Remember that one time where I managed to get a Divine Rapier as Drow in a public game? Good times, good times.

Remember that one time where I managed to get a Divine Rapier as Drow in a public game? Good times, good times.

Hi. My name is Benny Ling, and by the time you read this, it will have been a week since the last time I played badly in DotA 2.

It might not be the end of semester (at least not for me, thanks to some fortuitous mechanism), but once again I find myself playing games when I should be doing something else. I’ve dipped my toes into the world of Los Santos in GTA V, I’ve wandered through the tall grass in Pokémon X, and I’ve fed the opposition in highly-strung matches of DotA 2.

I remember it almost as if it were yesterday, even though it was actually 29 days ago. I was playing Faceless Void, and for those who aren’t familiar with DotA, Faceless Void is what they call a “hard carry” — that is, he can carry the game, but only if he gains a significant advantage in terms of gold (and therefore items). Faceless Void has this really cool ultimate ability called Chronosphere which temporarily stops time within a sphere, where only he can move around — once you get the right items, you can do some real damage to the opposition who were unlucky enough to be caught in your Chronosphere.

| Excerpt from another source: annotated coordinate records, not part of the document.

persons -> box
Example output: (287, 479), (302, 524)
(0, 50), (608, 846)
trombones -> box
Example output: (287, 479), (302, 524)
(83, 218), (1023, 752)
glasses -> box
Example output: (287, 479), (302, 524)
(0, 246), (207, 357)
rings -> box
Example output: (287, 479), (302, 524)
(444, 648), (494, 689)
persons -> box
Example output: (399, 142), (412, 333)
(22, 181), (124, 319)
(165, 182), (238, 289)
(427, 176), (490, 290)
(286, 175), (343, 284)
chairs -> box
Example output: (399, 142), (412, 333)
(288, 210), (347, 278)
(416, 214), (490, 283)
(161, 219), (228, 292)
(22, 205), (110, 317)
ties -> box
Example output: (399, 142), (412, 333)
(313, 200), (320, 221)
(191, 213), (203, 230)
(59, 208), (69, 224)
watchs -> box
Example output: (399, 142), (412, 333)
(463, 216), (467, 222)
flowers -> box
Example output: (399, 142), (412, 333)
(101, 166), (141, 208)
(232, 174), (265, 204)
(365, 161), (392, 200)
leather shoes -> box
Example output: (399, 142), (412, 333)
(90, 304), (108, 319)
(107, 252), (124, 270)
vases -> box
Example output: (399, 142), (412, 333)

But hard carries, by their very nature, are incredibly easy to kill right up until the point when they get their items. Think of them like a Magikarp before the awe-inspiring Gyrados — the Magikarp has essentially no defences, and no real attacks. Almost any Pokémon can KO a Magikarp, but it takes a much stronger Pokémon to take down a Gyrados, the evolution of Magikarp.

It was in that fateful game that I experienced, first-hand, how tough the DotA crowd can be. We lost that game, of course, but it was honestly the second time I had played Faceless Void in a public game. I did OK the first time I played (well, we won that match, anyway, and I was 9/9/6 in terms of kills, deaths, and assists), but what I’ll always remember is the abuse I copped because I played badly. Some of it was my fault — like the time I managed to trap an allied hero in a Chronosphere and get him killed — sure, but the team as a whole was doing pretty badly. Only two heroes out of five had any kills at all, and by the time our ancient fell, the numbers weren’t exactly pretty.

As much as I deserved some of the comments — “Faceless doesn’t even have boots” — I was made to feel as if I was the sole reason our team was losing, when it was really our shared fault. Two other heroes had died more times than I had, so I could hardly be blamed for our eventual loss, right?